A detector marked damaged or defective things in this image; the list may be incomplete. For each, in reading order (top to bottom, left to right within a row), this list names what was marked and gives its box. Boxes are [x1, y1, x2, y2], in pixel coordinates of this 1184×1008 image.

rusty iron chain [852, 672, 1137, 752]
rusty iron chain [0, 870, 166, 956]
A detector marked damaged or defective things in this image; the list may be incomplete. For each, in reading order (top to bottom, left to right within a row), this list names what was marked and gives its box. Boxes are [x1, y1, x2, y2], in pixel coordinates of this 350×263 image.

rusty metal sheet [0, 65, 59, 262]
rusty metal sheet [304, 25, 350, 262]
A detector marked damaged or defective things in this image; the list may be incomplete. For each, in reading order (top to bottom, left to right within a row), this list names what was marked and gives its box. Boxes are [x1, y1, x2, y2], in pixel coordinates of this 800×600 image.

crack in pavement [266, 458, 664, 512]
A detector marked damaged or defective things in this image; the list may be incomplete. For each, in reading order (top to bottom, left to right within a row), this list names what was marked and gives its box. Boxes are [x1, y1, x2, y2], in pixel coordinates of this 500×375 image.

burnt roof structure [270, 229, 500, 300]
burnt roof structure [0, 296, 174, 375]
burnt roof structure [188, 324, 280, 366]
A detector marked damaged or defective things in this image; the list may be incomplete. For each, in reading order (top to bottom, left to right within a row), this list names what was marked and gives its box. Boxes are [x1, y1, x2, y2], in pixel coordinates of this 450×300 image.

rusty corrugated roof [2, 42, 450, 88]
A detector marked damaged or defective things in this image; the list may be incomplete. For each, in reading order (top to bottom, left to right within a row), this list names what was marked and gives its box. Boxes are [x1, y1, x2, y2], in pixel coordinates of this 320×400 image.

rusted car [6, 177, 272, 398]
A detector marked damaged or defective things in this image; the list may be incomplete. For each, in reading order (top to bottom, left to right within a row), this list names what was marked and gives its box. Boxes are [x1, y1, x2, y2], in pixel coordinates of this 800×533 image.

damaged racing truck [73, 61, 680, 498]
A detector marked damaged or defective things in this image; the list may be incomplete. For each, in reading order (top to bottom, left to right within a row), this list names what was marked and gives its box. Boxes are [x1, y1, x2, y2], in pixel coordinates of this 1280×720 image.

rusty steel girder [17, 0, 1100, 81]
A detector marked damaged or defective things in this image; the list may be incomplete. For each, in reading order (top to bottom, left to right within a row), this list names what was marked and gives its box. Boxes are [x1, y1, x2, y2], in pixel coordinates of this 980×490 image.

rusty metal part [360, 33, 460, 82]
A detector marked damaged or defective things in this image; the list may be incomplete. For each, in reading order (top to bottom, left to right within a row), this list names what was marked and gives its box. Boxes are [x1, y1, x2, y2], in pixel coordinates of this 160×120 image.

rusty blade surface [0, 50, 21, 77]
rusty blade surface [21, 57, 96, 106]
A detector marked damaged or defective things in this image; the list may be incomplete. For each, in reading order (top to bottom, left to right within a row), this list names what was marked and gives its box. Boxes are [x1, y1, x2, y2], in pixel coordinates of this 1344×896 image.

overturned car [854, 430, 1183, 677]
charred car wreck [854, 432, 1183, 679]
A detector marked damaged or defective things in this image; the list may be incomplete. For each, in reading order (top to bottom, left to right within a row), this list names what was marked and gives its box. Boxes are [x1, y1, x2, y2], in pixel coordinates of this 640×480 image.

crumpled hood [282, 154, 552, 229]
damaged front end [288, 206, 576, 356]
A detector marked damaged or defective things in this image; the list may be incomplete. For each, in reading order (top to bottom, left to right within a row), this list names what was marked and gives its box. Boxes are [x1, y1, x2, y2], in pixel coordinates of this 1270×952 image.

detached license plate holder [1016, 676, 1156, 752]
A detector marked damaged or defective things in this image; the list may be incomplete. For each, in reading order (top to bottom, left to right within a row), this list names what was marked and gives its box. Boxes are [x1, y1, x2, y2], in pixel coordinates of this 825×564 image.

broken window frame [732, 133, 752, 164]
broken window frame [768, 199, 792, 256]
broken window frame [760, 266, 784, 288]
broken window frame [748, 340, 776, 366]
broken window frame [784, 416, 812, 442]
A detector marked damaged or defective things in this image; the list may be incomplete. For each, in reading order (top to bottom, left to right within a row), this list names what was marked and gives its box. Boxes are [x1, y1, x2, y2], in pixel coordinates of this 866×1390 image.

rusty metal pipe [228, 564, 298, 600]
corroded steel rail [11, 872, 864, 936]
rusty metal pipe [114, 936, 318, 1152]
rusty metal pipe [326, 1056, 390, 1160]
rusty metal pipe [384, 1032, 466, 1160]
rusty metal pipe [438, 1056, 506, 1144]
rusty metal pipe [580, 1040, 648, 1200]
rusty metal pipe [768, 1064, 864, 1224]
==*==
Rewrite everything from the line containing "this 800×533 image." down to the line containing "damaged racing truck [73, 61, 680, 498]", substituting "scanner" for "detector" and keeping the rest unchanged.

Final answer:
A scanner marked damaged or defective things in this image; the list may be incomplete. For each, in reading order (top to bottom, left to right within a row), this list names what was marked and gives its box. Boxes are [x1, y1, x2, y2], in pixel coordinates of this 800×533 image.

damaged racing truck [73, 61, 680, 498]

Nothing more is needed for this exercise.